Mercedes de Acosta (March 1, 1893 - 1968) was an American poet, playwright, costume designer, and socialite best known for her lesbian affairs with Greta Garbo, Marlene Dietrich, Alla Nazimova, Eva Le Galliene, Isadora Duncan, Katherine Cornell, Maude Adams, Ona Munson ("Belle Watling" in the movie "Gone With the Wind"), and others. It was a reputation not appreciated by everyone. As Alice B. Toklas wrote to a disapproving friend, Anita Loos, "You can't dispose of Mercedes lightly. She had the two most important women in U.S., Greta Garbo and Marlene Dietrich."

She was born a daughter of a Cuban father, Ricardo de Acosta and Spanish mother, Micaela Hernandez y de Alba, who was a descendant of the dukes of Alba, in New York City,

Mercedes de Acosta married, in 1920, Abram Poole (1882 - 1961), a noted painter and socialite. They divorced in 1935.

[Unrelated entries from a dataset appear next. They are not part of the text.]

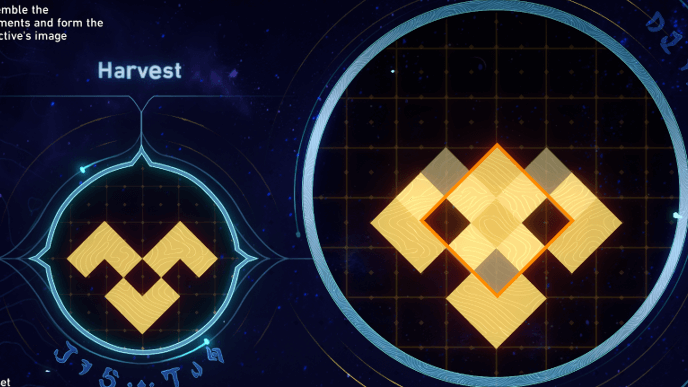 Aedes Elysiae Prophecy Tablet 1 Step 1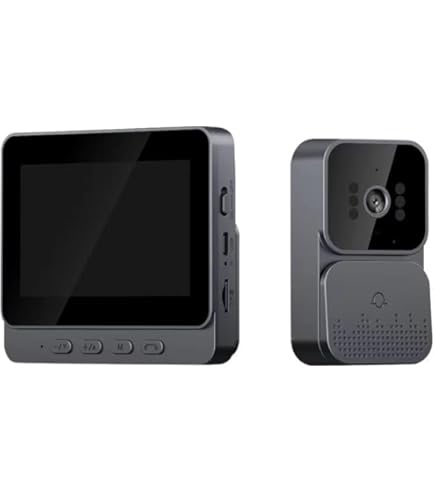 Amazon.co.jp: Panasonic ワイヤレスドアモニター ドアモニ ピンク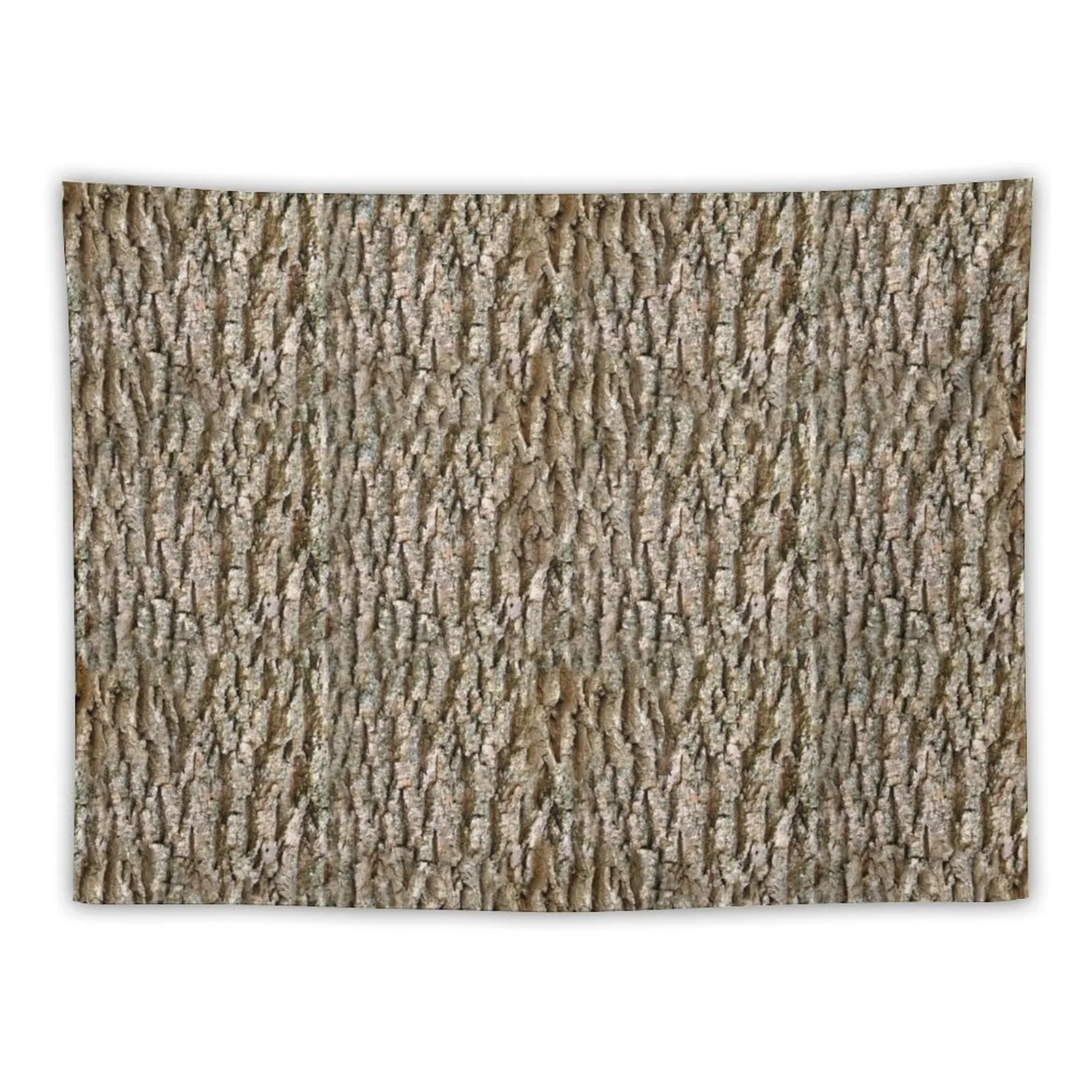 

Oak Tree Bark (Seamless Texture) Tapestry Home Decorations Aesthetic Room Decor Aesthetic Tapestry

Her memoir, "Here Lies the Heart," was published in 1960. Its revelations, though highly sanitized, resulted in the severing of numerous friendships, including that of Greta Garbo. Cut off from many of her pals and increasingly in financial straits, Acosta died in relative poverty and obscurity. She is buried with her mother and sister Rita (see below) at Trinity Cemetery in Washington Heights in New York City.

Acosta's sister, Rita de Alba de Acosta, was a fabled beauty and aesthete best known as Rita Lydig.